Durant le mois sacré du Ramadhan, les traditions culinaires prennent une dimension particulière dans les foyers algériens. Bien plus qu’un simple moment consacré à l’alimentation, la rupture du jeûne représente un véritable rituel social et culturel profondément enraciné dans la mémoire collective.
Chaque région du pays perpétue ses propres recettes et ses habitudes culinaires, offrant ainsi une mosaïque de saveurs qui reflète la richesse du patrimoine gastronomique national.
Dans la wilaya de Tissemsilt, l’un des plats emblématiques qui dominent la table du ftour demeure sans conteste la h’rira, une soupe traditionnelle dont la préparation varie légèrement selon les familles et les villages. Dans cette région, elle est souvent élaborée à base de tchicha et de mermez, deux ingrédients typiques qui lui confèrent une texture particulière et un goût authentique.
Véritable reine de la table ramadanesque, la h’rira est généralement le premier plat servi au moment de l’iftar, symbolisant à la fois chaleur, partage et convivialité. Autour de cette soupe incontournable gravitent plusieurs spécialités locales qui viennent enrichir la table familiale. Parmi elles figure la célèbre maâkouda, une préparation à base de pommes de terre, croustillante à l’extérieur et fondante à l’intérieur, qui séduit toutes les générations.
Ces plats, transmis de mère en fille depuis des décennies, constituent un patrimoine culinaire vivant qui renforce les liens entre les membres de la famille. L’approche du moment de la rupture du jeûne transforme également l’ambiance dans les villes et les villages. Environ une heure avant l’appel à la prière du Maghreb, les rues se vident progressivement, chacun rejoignant son domicile pour se préparer à partager le repas du soir.
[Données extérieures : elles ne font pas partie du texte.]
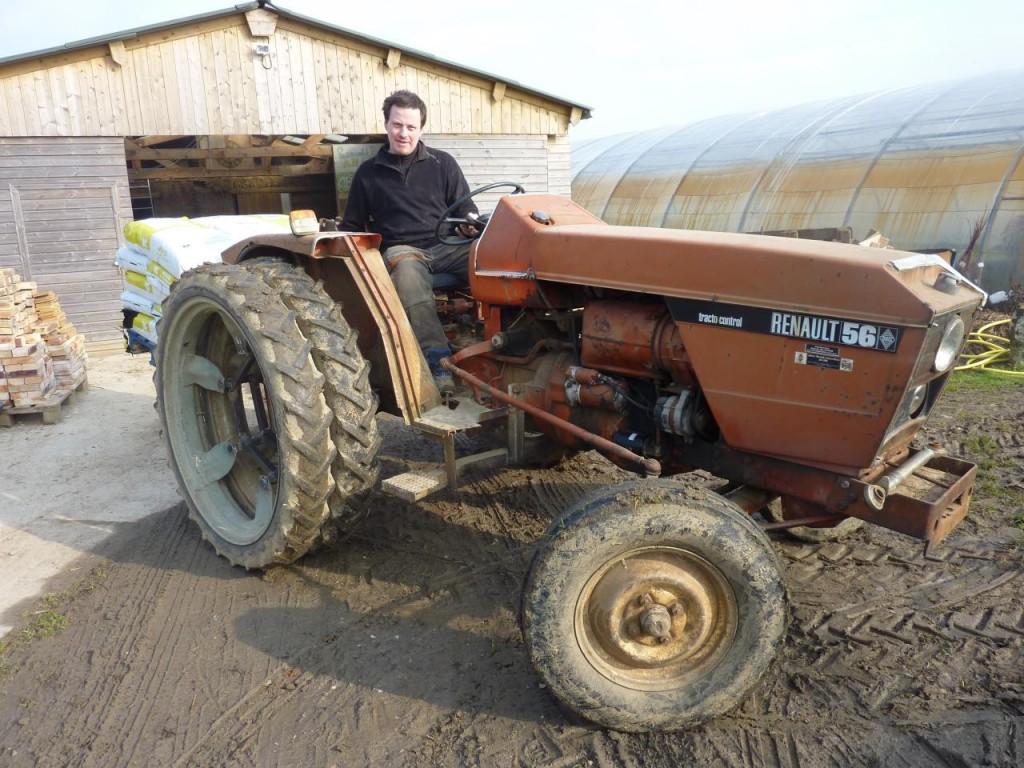 materiel-le-tracteur-jumellage-arriere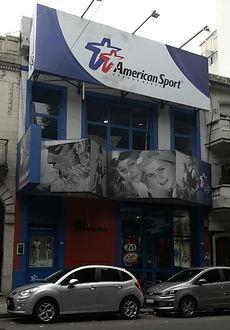 Fachada anterior American Sports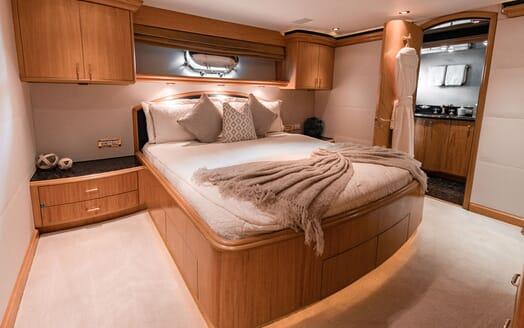 Motor Yacht Nicole Evelyn VIP cabin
Les cuisines s’animent alors dans une atmosphère particulière où se mêlent odeurs d’épices, vapeur des marmites et gestes précis hérités des traditions familiales.
Lorsque retentit l’appel du muezzin ou la sirène annonçant la prière du Maghreb dans certaines localités, la table est déjà soigneusement dressée. Selon la tradition, la rupture du jeûne débute généralement par la dégustation de quelques dattes accompagnées de petit-lait, un geste simple mais chargé de symbolique.
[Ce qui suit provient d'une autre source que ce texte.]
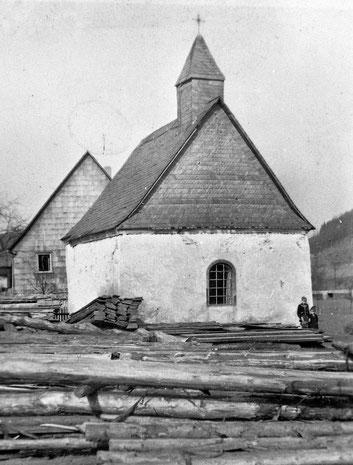 Die alte Dorfkapelle St. Antonius in Sallinghausen, 1953 abgerissen und an anderem Standort neu errichtet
Vient ensuite le bol de h’rira fumante qui réchauffe les corps après une longue journée de jeûne.
La table du ftour ne s’arrête toutefois pas à ces premiers plats. Des œufs durs assaisonnés de sel et de cumin viennent souvent compléter l’entrée, tandis que diverses préparations sucrées ou salées garnissent les plateaux.
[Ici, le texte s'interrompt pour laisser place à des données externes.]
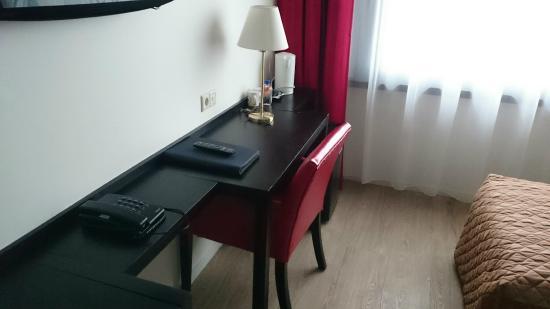 Bastion Hotel Vlaardingen: Two desks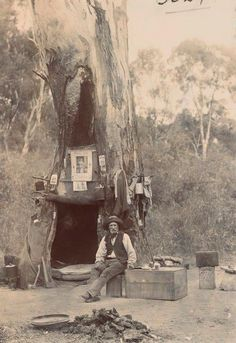 "hoardroom: "" historicaltimes: "" An Australian Swagman using a hollow gum tree as a campsite "" - Civilization in the bush - John Duncan State Library of Victoria "" Old Pictures, Old Photos, Old Photographs, Australian Bush, Australian Icons, Australian People, Australian Animals, Australian Homes, Le Far West"
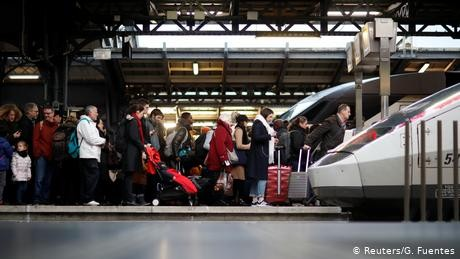 French strikes throw holiday travel into chaos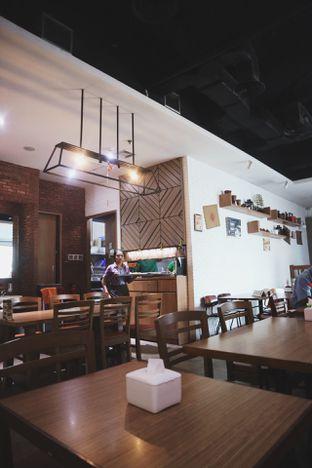 Foto 4 - Interior di Kedai Tjap Semarang oleh catchdmoon
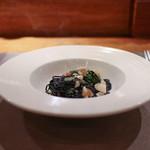カロローゾ - イカスミを練り込んだタリオリーニ 色々魚介のラグーソース☆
Les pâtisseries traditionnelles, riches en miel et en amandes, côtoient les plats frits ou mijotés dans une abondance caractéristique de ce mois de générosité. Ces dernières années, de nouvelles habitudes culinaires ont également fait leur apparition dans certaines familles. Les grillades de viande maigre ou de poisson s’invitent désormais sur la table du ftour, répondant à une volonté croissante de privilégier des repas plus équilibrés tout en conservant l’esprit convivial des traditions ramadanesques. Cette évolution illustre la capacité des pratiques culinaires à s’adapter aux nouvelles préoccupations liées à la santé et au bien-être. Le repas du ftour s’étend généralement sur près d’une heure, un moment privilégié où les membres de la famille prennent le temps d’échanger et de partager leurs impressions de la journée. Une fois le repas terminé, chacun reprend ses activités selon ses habitudes : certains se rendent à la mosquée pour accomplir la prière, tandis que d’autres s’occupent de la vaisselle ou se réunissent devant les programmes télévisés spécialement diffusés durant cette période.
La soirée ne s’achève toutefois pas à la maison. Après la prière, de nombreuses familles profitent de la fraîcheur de la nuit pour sortir se promener dans les rues animées, visiter des proches ou déguster un thé accompagné de pâtisseries traditionnelles. Ces moments de convivialité prolongent l’esprit du Ramadhan, un mois où la solidarité, la générosité et le partage prennent tout leur sens.
Ainsi, à travers des plats emblématiques comme la h’rira, les traditions culinaires continuent de jouer un rôle essentiel dans la préservation de l’identité culturelle et sociale des régions algériennes, faisant de chaque iftar un véritable voyage au cœur des saveurs et des valeurs qui façonnent la société.